Educators need to tap into their expertise and wisdom to help students focus on smaller goals, so they don’t become overwhelmed by the bigger picture. Perfection is not possible, but trying to communicate that to someone suffering from anxiety doesn’t register.
Break the task up for the student. Start by saying, “I want you to focus on this.” Once they have a focus, tell them, “In the next fifteen minutes, try to accomplish this.” Redirecting their attention will help reduce anxiety, normalize it, and allow the student the opportunity to provide input. It’s a way to help them regain control over their mind. Chunk it up in parts, not all at once, to make the tasks seem smaller. Make sure to check back with them after the fifteen minutes. Once you do, recalibrate and tell them to focus on a new task.
Goal Number 2: Draft a to-do list.
No matter what age you are, life is a high-maintenance proposition. As the responsibilities pile up, the anxiety increases. Once students realize they cannot accomplish all 26.2 miles on their first run, they will begin to see the power and importance of prioritization. Show them how to write a to-do list and explain how it’s going to work.
First, have them list all the tasks they need to do. Then have them prioritize the list, either by numbering it or rewriting it in order of what needs to happen first. Once they have finished a task, tell them to cross it off the list.
Doing this can be a way to feel accomplished. I still find crossing an item off a list to be a great feeling. One less thing, is what I always tell myself. Making a to-do list is an indirect way of asking students to think about what they can do in the next fifteen minutes to help get them through the discomfort of their immediate anxiety; it’s a great place to start.
Goal Number 3: Conduct a check-in.
Dealing with anxiety is not a one-time occurrence.
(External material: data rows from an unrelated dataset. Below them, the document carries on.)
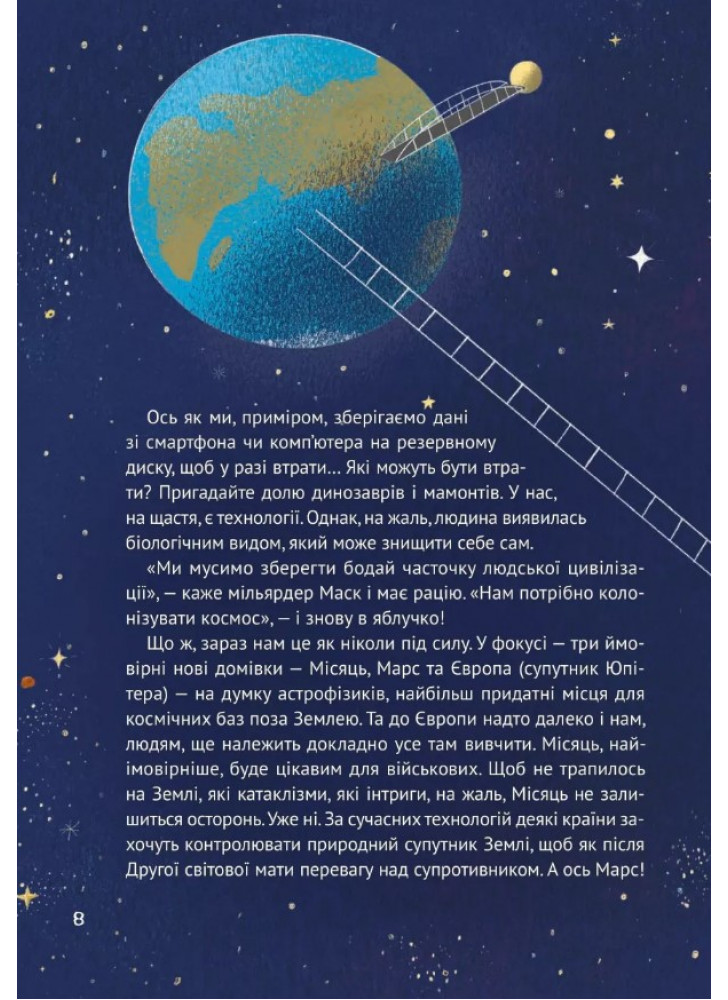 Ось як ми, приміром, зберігаємо дані зі смартфона чи комп'ютера на резервному диску, щоб у разі втрати… Які можуть бути втрати? Пригадайте долю динозаврів і мамонтів. У нас, на щастя, є технології. Однак, на жаль, людина виявилась біологічним видом, який може знищити себе сам.

«Ми мусимо зберегти бодай часточку людської цивілізації», — каже мільярдер Маск і має рацію. «Нам потрібно колонізувати космос», — і знову в яблучко!

Що ж, зараз нам це як ніколи під силу. У фокусі — три ймовірні нові домівки — Місяць, Марс та Європа (супутник Юпітера) — на думку астрофізиків, найбільш придатні місця для космічних баз поза Землею. Та до Європи надто далеко і нам, людям, ще належить докладно усе там вивчити. Місяць, найімовірніше, буде цікавим для військових. Щоб не трапилось на Землі, які катаклізми, які інтриги, на жаль, Місяць не залишиться осторонь. Уже ні. За сучасних технологій деякі країни захочуть контролювати природний супутник Землі, щоб як після Другої світової мати перевагу над супротивником. А ось Марс!

8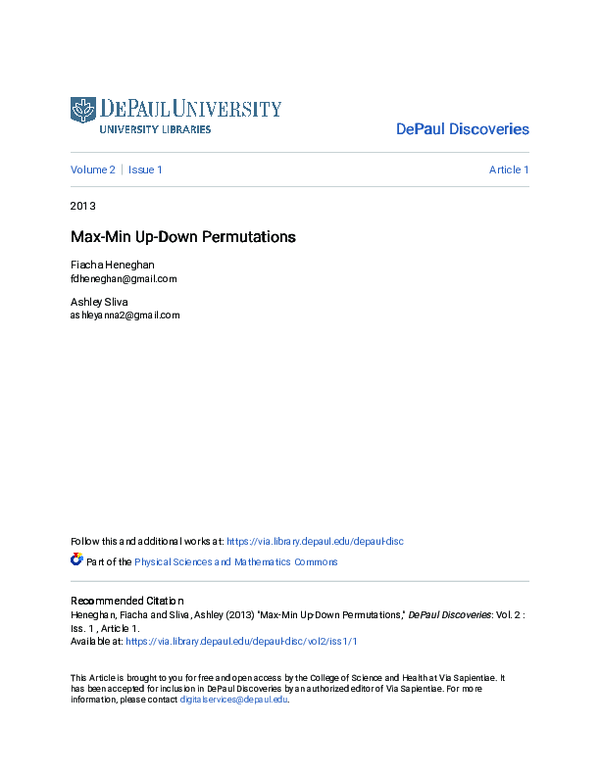 DEPAUL UNIVERSITY
UNIVERSITY LIBRARIES

DePaul Discoveries

Volume 2 | Issue 1

Article 1

2013

Max-Min Up-Down Permutations

Fiacha Heneghan
fdheneghan@gmail.com

Ashley Sliva
ashleyanna2@gmail.com

Follow this and additional works at: https://via.library.depaul.edu/depaul-disc

Part of the Physical Sciences and Mathematics Commons

Recommended Citation
Heneghan, Fiacha and Sliva, Ashley (2013) "Max-Min Up-Down Permutations," DePaul Discoveries: Vol. 2 : Iss. 1 , Article 1.
Available at: https://via.library.depaul.edu/depaul-disc/vol2/iss1/1

This Article is brought to you for free and open access by the College of Science and Health at Via Sapientiae. It has been accepted for inclusion in DePaul Discoveries by an authorized editor of Via Sapientiae. For more information, please contact digitalservices@depaul.edu.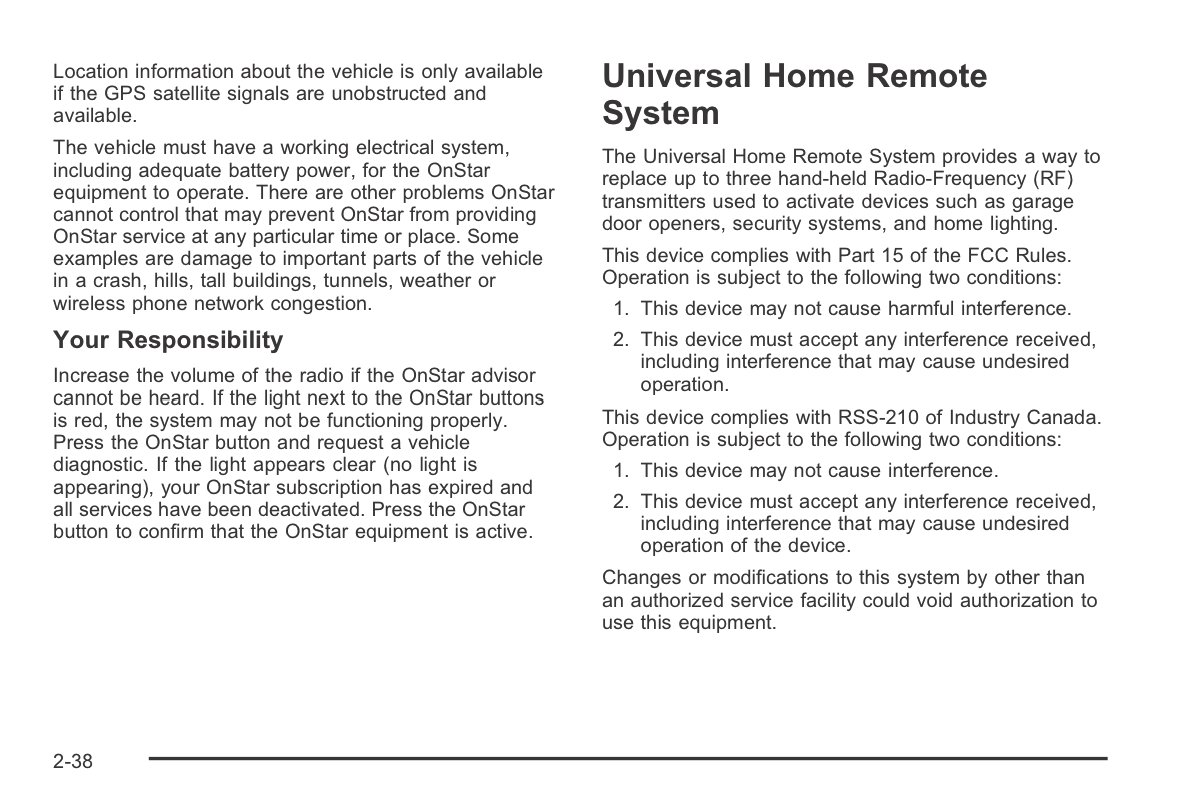 Location information about the vehicle is only available if the GPS satellite signals are unobstructed and available.

The vehicle must have a working electrical system, including adequate battery power, for the OnStar equipment to operate. There are other problems OnStar cannot control that may prevent OnStar from providing OnStar service at any particular time or place. Some examples are damage to important parts of the vehicle in a crash, hills, tall buildings, tunnels, weather or wireless phone network congestion.

Your Responsibility

Increase the volume of the radio if the OnStar advisor cannot be heard. If the light next to the OnStar buttons is red, the system may not be functioning properly. Press the OnStar button and request a vehicle diagnostic. If the light appears clear (no light is appearing), your OnStar subscription has expired and all services have been deactivated. Press the OnStar button to confirm that the OnStar equipment is active.

Universal Home Remote System

The Universal Home Remote System provides a way to replace up to three hand-held Radio-Frequency (RF) transmitters used to activate devices such as garage door openers, security systems, and home lighting.

This device complies with Part 15 of the FCC Rules. Operation is subject to the following two conditions:

1. This device may not cause harmful interference.

2. This device must accept any interference received, including interference that may cause undesired operation.

This device complies with RSS-210 of Industry Canada. Operation is subject to the following two conditions:

1. This device may not cause interference.

2. This device must accept any interference received, including interference that may cause undesired operation of the device.

Changes or modifications to this system by other than an authorized service facility could void authorization to use this equipment.

2-38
It’s chronic, and students who struggle will do so again and again. Just because they overcome one obstacle doesn’t mean they won’t run into another down the road. Similarly, an educator might successfully talk an anxious student through one situation . . . just to find later that the student hasn’t acquired long-term coping mechanisms.
It is essential that educators check in with students the day after intervening during an anxious episode. A check-in can include asking the student to show their to-do list.
Additionally, it can include asking them where their anxiety is today on a scale of one to ten. Make sure to ask them if it’s an improvement from how they were feeling the day before. A check-in can include a follow-up on any other resolutions you worked on with the student, or a simple “Hey! How are you today? Anything I can help with?” Checking in with students makes them feel less alone. It also helps you later when it comes to observing changes in their behavior.
Nothing in life is to be feared, it is only to be understood.
— Marie Curie, physicist, chemist, and Nobel Prize winner
Much like any other major lifestyle change, rewiring an anxious mind takes time and practice. Educators must be willing to commit to making students part of the evolution of their own coping strategies.
To do this, enact specific steps: observe, ask, and then implement. Observing changes in student behavior will tell educators when they need to intervene. Asking anxious students questions as a way to gauge where they are will help you develop the small, manageable goals that will inevitably help anxious students move past their difficulties.
Educators who are advocates for students with anxiety are so important: they arm students with the coping skills they need in and out of school, and these skills will serve them for a lifetime.